Banda alalım dinlesinler mi?

- Hristofyas’la görüşürken neden tutanak tutturmuyorsunuz?

- Kayda geçmeyen hiçbir anlaşmanın bir anlamı yoktur. Başa başa konuşulan hususlar kayda geçmiyorsa bir anlamı yoktur. Siz onu bir yere yazmazsanız, kaydetmezseniz kayıtsız anlaşma nasıl yapılabilir mesela. Bizim baş başa görüşmelerimiz sürecin devamını sağlamak için iklimlendirme görüşmeleridir. İklimi görüşmelere uygun hale getirme, bir de günlük konulardadır. Kıbrıs sorununun unsurlarını doğrudan görüşme çok ender olur baş başa. Genelde onlar temsilcilerimiz ve BM’nin katılımıyla olur. Kayıt altına alınanlar da bunlardır. Ama baş başa görüşürken şunu söylerim kendisine “Ya Dimitris bil ki garanti anlaşmaları Kıbrıslı Türkler için çok hassastır. Bunu bil de delilik edip bu konuyu çok öne çıkarma.” Ne istiyorlar. Kaydedelim banda alalım dinlesinler mi? Derviş ilk önce verdiklerimi okusun da...


Talat’ın anketten Eroğlu çıktı

KKTC’deki seçim için yapılan kamuoyu yoklamalarında Talat’ın anketinden bile Eroğlu’nun çıktı. Seçimi Eroğlu’nun birinci turda alma olasığı yüksek. Talat ise şöyle diyor: “Kamuoyu araştırmalarının bir anlamı kalmadı beş gün var seçime. Biz de yaptırdık arkadaşlar çalışıyor. Bir kere kararsızlar çok yüksek. Yüzde 18 ile 33 arasında. Kararsızlar dışındakilerde Eroğlu bir miktar önde görünüyordu ama son zamanlarda yapılsa da açıklanamıyor yasak nedeniyle. Son hafta çok önemlidir. Ben birinci turda bu işi biter diye düşünüyorum.”


Kıbrıs Türk’ü KKTC’den daha iyi noktaya taşınacak

- Uzlaşma adına taviz verdiğiniz iddiaları var.

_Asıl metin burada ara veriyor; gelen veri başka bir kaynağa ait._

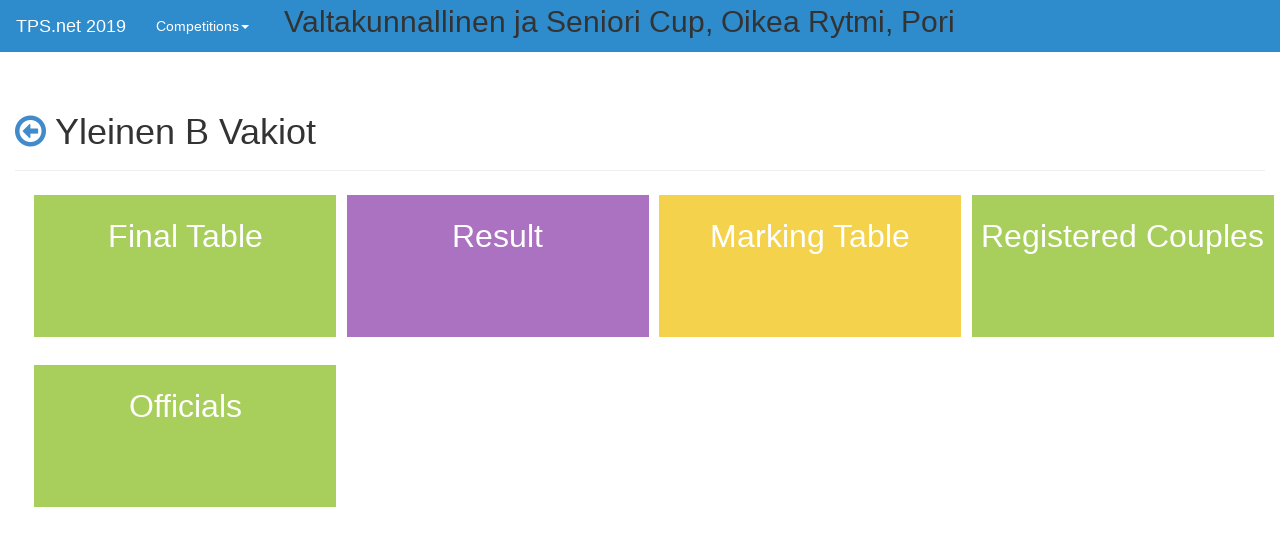

--- FILE ---
content_type: text/html
request_url: https://results.dancesport.fi/628/10%20Yleinen_B_Vakiot/index.html
body_size: 1463
content:


<!DOCTYPE html>
<html>
<head>
    <meta charset="utf-8" />
    <!--[if lt IE 9]><script src="http://html5shiv.googlecode.com/svn/trunk/html5.js"></script><![endif]-->
    <title></title>
    <meta name="viewport" content="width=device-width, initial-scale=1.0">
    <meta name="keywords" content="" />
    <meta name="description" content="" />
    <link rel="stylesheet" type="text/css" href="../content/style.css">
    <link rel="stylesheet" type="text/css" href="../content/metro-bootstrap.min.css">
    <link href="../content/css/font-awesome.css" rel="stylesheet">
    <script type="text/javascript" src="../scripts/jquery-1.9.0.min.js"></script>
    <script type="text/javascript" src="../scripts/bootstrap.min.js"></script>
</head>

<style>
    #navcontainer {
        position: absolute;
        left: 0px;
        top: 50px;
        width: 225px;
    }
</style>

<body>
   <nav class="navbar navbar-default" role="navigation">
    <!-- Brand and toggle get grouped for better mobile display -->
    <div class="navbar-header">
        <button type="button" class="navbar-toggle" data-toggle="collapse" data-target=".navbar-ex1-collapse">
            <span class="sr-only">Toggle navigation</span>
            <span class="icon-bar"></span>
            <span class="icon-bar"></span>
            <span class="icon-bar"></span>
        </button>

        <a class="navbar-brand" href="../index.html">TPS.net 2019</a>

    </div>

    <!-- Collect the nav links, forms, and other content for toggling -->
    <div class="collapse navbar-collapse navbar-ex1-collapse">
        <ul class="nav navbar-nav">
            <li class="dropdown">
                <a href="#" class="dropdown-toggle" data-toggle="dropdown">Competitions<b class="caret"></b></a>
                <ul class="dropdown-menu">
                            <li><a href="../1 Lapsi_1-2_E_Soolo/index.html">10/21/2023 Lapsi 1-2 E Soolo</a></li>
                            <li><a href="../2 Lapsi_1_E/index.html">10/21/2023 Lapsi 1 E</a></li>
                            <li><a href="../3 Lapsi_2_E/index.html">10/21/2023 Lapsi 2 E</a></li>
                            <li><a href="../4 Lapsi_2_D/index.html">10/21/2023 Lapsi 2 D</a></li>
                            <li><a href="../5 Juniori_1_C_Vakiot/index.html">10/21/2023 Juniori 1 C Vakiot</a></li>
                            <li><a href="../6 Juniori_1_C_Latin/index.html">10/21/2023 Juniori 1 C Latin</a></li>
                            <li><a href="../7 Nuoriso_B-A_Vakiot/index.html">10/21/2023 Nuoriso B-A Vakiot</a></li>
                            <li><a href="../8 Nuoriso_B-A_Latin/index.html">10/21/2023 Nuoriso B-A Latin</a></li>
                            <li><a href="../9 Yleinen_E/index.html">10/21/2023 Yleinen E</a></li>
                            <li><a href="../10 Yleinen_B_Vakiot/index.html">10/21/2023 Yleinen B Vakiot</a></li>
                            <li><a href="../11 Yleinen_B_Latin/index.html">10/21/2023 Yleinen B Latin</a></li>
                            <li><a href="../12 Yleinen_A_Vakiot/index.html">10/21/2023 Yleinen A Vakiot</a></li>
                            <li><a href="../13 Yleinen_A_Latin/index.html">10/21/2023 Yleinen A Latin</a></li>
                            <li><a href="../14 Seniori_2_C_Vakiot/index.html">10/21/2023 Seniori 2 C Vakiot</a></li>
                            <li><a href="../15 Seniori_2_C_Latin/index.html">10/21/2023 Seniori 2 C Latin</a></li>
                            <li><a href="../16 Seniori_2_B-A_Cup_Vakiot/index.html">10/21/2023 Seniori 2 B-A Cup Vakiot</a></li>
                            <li><a href="../17 Seniori_2_B-A_Cup_Latin/index.html">10/21/2023 Seniori 2 B-A Cup Latin</a></li>
                            <li><a href="../18 Seniori_3_C_Vakiot/index.html">10/21/2023 Seniori 3 C Vakiot</a></li>
                            <li><a href="../19 Seniori_3_C_Latin/index.html">10/21/2023 Seniori 3 C Latin</a></li>
                            <li><a href="../20 Seniori_3_B-A_Cup_Vakiot/index.html">10/21/2023 Seniori 3 B-A Cup Vakiot</a></li>
                            <li><a href="../21 Seniori_3_B-A_Cup_Latin/index.html">10/21/2023 Seniori 3 B-A Cup Latin</a></li>
                            <li><a href="../22 Seniori_4_E_Vakiot/index.html">10/21/2023 Seniori 4 E Vakiot</a></li>
                            <li><a href="../23 Seniori_4_C_Vakiot/index.html">10/21/2023 Seniori 4 C Vakiot</a></li>
                            <li><a href="../24 Seniori_4_B-A_Cup_Vakiot/index.html">10/21/2023 Seniori 4 B-A Cup Vakiot</a></li>
                            <li><a href="../25 Seniori_4_B-A_Cup_Latin/index.html">10/21/2023 Seniori 4 B-A Cup Latin</a></li>
                            <li><a href="../26 Seniori_75+_Vakiot/index.html">10/21/2023 Seniori 75+ Vakiot</a></li>
                            <li><a href="../27 Latin_Style_Lapset_Cha-cha_duo/index.html">10/21/2023 Latin Style Lapset Cha-cha duo</a></li>
                            <li><a href="../28 Latin_Style_Lapset_Samba_duo/index.html">10/21/2023 Latin Style Lapset Samba duo</a></li>
                            <li><a href="../29 Latin_Style_Aikuiset_2_Cha-cha_duo/index.html">10/21/2023 Latin Style Aikuiset 2 Cha-cha duo</a></li>
                            <li><a href="../30 Latin_Style_Aikuiset_2_Samba_duo/index.html">10/21/2023 Latin Style Aikuiset 2 Samba duo</a></li>
                </ul>
            </li>
                <li><span style="font-size:30px;margin-top:30px;margin-left:20px">Valtakunnallinen ja Seniori Cup, Oikea Rytmi, Pori</span></li>
                    </ul>

    </div><!-- /.navbar-collapse -->

</nav>  
   

<div class="container-fluid" style="margin-left: 0px;">
        <main class="content">
                

<div class="page-header">
    <h1><a href="#" onclick="window.history.back(); return false;"><i class="fa fa-arrow-circle-o-left"></i></a> Yleinen B Vakiot </h1>
</div>

    <div class="col-sm-6 col-md-3">
        <a href="finaltable.html">
            <div class="thumbnail tile tile-wide tile-lime">
                <h4 class="tile-text">Final Table</h4>
            </div>
        </a>
    </div>

    <div class="col-sm-6 col-md-3">
        <a href="result.html">
            <div class="thumbnail tile tile-wide tile-wisteria">
                <h4 class="tile-text">Result</h4>
            </div>
        </a>
    </div>

    <div class="col-sm-6 col-md-3">
        <a href="markingtable.html">
            <div class="thumbnail tile tile-wide tile-sun-flower">
                <h4 class="tile-text">Marking Table</h4>
            </div>
        </a>
    </div>

    <div class="col-sm-6 col-md-3">
        <a href="registeredcouples.html">
            <div class="thumbnail tile tile-wide tile-lime">
                <h4 class="tile-text">Registered Couples</h4>
            </div>
        </a>
    </div>


<div class="col-sm-6 col-md-3">
    <a href="officials.html">
        <div class="thumbnail tile tile-wide tile-lime">
            <h4 class="tile-text">Officials</h4>
        </div>
    </a>
</div>







        </main><!-- .content -->
    </div>  

</body>
</html>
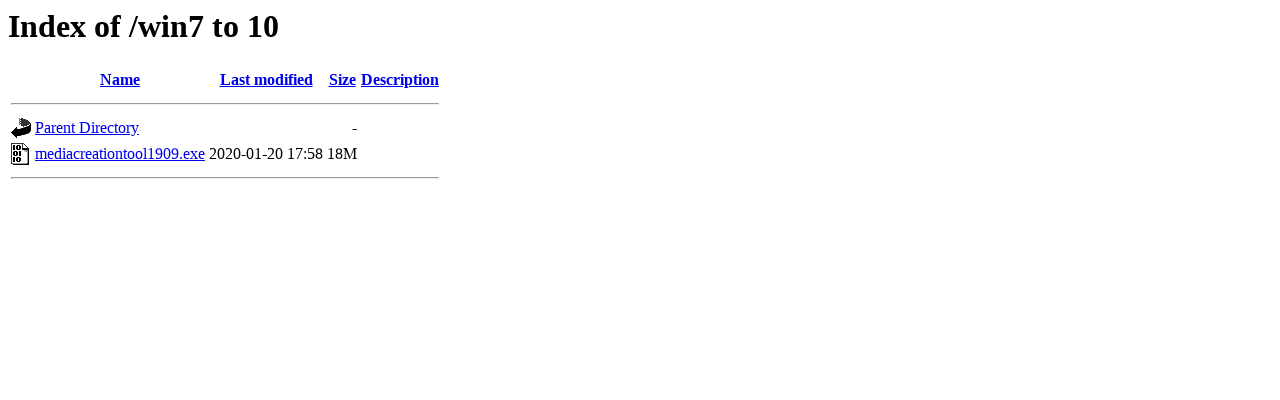

--- FILE ---
content_type: text/html;charset=UTF-8
request_url: http://share.kctkoprivnice.cz/win7%20to%2010/
body_size: 414
content:
<!DOCTYPE HTML PUBLIC "-//W3C//DTD HTML 3.2 Final//EN">
<html>
 <head>
  <title>Index of /win7 to 10</title>
 </head>
 <body>
<h1>Index of /win7 to 10</h1>
  <table>
   <tr><th valign="top"><img src="/icons/blank.gif" alt="[ICO]"></th><th><a href="?C=N;O=D">Name</a></th><th><a href="?C=M;O=A">Last modified</a></th><th><a href="?C=S;O=A">Size</a></th><th><a href="?C=D;O=A">Description</a></th></tr>
   <tr><th colspan="5"><hr></th></tr>
<tr><td valign="top"><img src="/icons/back.gif" alt="[PARENTDIR]"></td><td><a href="/">Parent Directory</a></td><td>&nbsp;</td><td align="right">  - </td><td>&nbsp;</td></tr>
<tr><td valign="top"><img src="/icons/binary.gif" alt="[   ]"></td><td><a href="mediacreationtool1909.exe">mediacreationtool1909.exe</a></td><td align="right">2020-01-20 17:58  </td><td align="right"> 18M</td><td>&nbsp;</td></tr>
   <tr><th colspan="5"><hr></th></tr>
</table>
</body></html>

- Derviş Bey politikası olmadığı için politika tartışmıyor ve ikili hiçbir televizyon programına çıkmıyor. ‘Talat taviz verdi’ diyor, ‘nedir’ diye soruyoruz cevap vermiyor. ‘Ben güçlüyüm seçimi kazandım’ havası yaratarak seçimi almaya çalışıyor. ‘Devleti yaşatacağım’ diyor. Yahu 2003’e kadar sürünerek yaşattı, doğrudur. Biz şu anda 2004’ten beri uluslar arası alanda KKTC ve Türkiye aleyhine hiçbir karar çıkartmadık. Türkiye dış politikada Kıbrıs sorunundan kurtuldu. Hiç de taviz vermedik. Anlaşma olduğunda da taviz vermiş olmayacağız çünkü iki kurucu devletimiz olacak, egemen olarak yetkilerini kullanacaklar ve uluslar arası tanınmış olacak. Dış merkezlerde temsilcileri olacak kurucu devletlerin ve diplomatik listede olacaklar. KKTC’dekinden çok daha iyi bir noktaya taşınacak Kıbrıs Türkleri. Bugün geldiğimiz nokta azımsanacak bir nokta değil. Çözüm olmadı ama ilerleme oldu, elimizden geleni yaptık, bunu da açıkladık. Buna devam edeceğiz. Bu sürecin bize getirileri var, onları küçümsemeyiniz; AİHM kararı eski politikalar olsa çıkar mıydı sizce?